Supernatural creator shares what was different about the first draft of the pilot

Once Kripke realized that brothers were the key to his story, he was off, determined to deliver something truly scary. "At the time, The Ring and The Grudge were huge hits in theaters," Kripke recalls to EW. "We said, 'We're going to take that experience and we're going to put it on TV,' and the initial goal was to be scary." But Kripke's first draft, which he's called "uptight," might've taken that goal a bit too seriously.

"There's a very particular tone to those movies. They're quite serious, and that was what we sold," says Kripke. "I was a young writer, I'd had a couple failed shots, and I really felt the weight of: This is my chance. So I was very consumed by it, which isn't always healthy, and in this case it wasn't. So I thought and rethought and pored over every detail and tried to make it as absolutely scary as I could and did not have a particularly breezy sense of humor in it. It was just all very heavy and probably, looking back, just needlessly complicated."

Some of that complication came from Sam (Jared Padalecki) and Dean's (Jensen Ackles) story. Originally, Dean was the only brother who knew about monsters growing up, bringing Sam up to speed later in life. "Dean was always the troubled kid who went out and found and is now bringing Sam back in it," says Kripke. "[It was] so stupidly complicated, and it was all super-dull. So then I turned it in and at the time I was like, 'Nailed it!'"

Kripke got the call from Warner Bros. right after Thanksgiving: They weren't taking the pilot to the network. They gave Kripke the option of trying again or parting ways. But like the characters he created, Kripke was going to go down swinging. He canceled all his Christmas plans and, after spending months on the first draft of his story, wrote the second draft in three weeks. "That was when the show got its sense of humor, because I was locked alone, over winter break, in my office," he says. "I couldn't do anything fun, so I started entertaining myself."

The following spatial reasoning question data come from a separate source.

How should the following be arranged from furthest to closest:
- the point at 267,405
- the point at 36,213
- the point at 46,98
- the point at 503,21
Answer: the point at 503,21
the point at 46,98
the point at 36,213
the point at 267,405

That's when it all came together. "To me, the moment when the show locked into place was the notion of, 'Oh wait, both guys grew up in this world and this is just the world they know,'" Kripke says. "The minute that happened, the show snapped into focus because then they have long histories with their father, they have long histories with each other, but most importantly it was this idea that they viewed the supernatural as blue-collar exterminators. That was a really important difference because they just viewed it as another pain-in-the-ass job they had to do. Because then they could be funny because it was something they had seen their whole lives, they didn't have to go mad with horror every time they saw a ghost, which is what the old draft was. Like, every time Sam saw a ghost he was like, 'What the f---?!' They could still be scared and there could still be tension because their lives were on the line, but it didn't blow their minds every time they saw it, and that gave Dean more room to make a smart-ass comment and it made room for Sam to have a dry response. That to me was like, 'Oh, now I understand who these guys are and how to balance the humor and the horror.'"

Fifteen years later, Dean's made more smart-ass comments than we can count as the brothers have gone up against every scary thing you can think of, plus a few we guarantee you can't.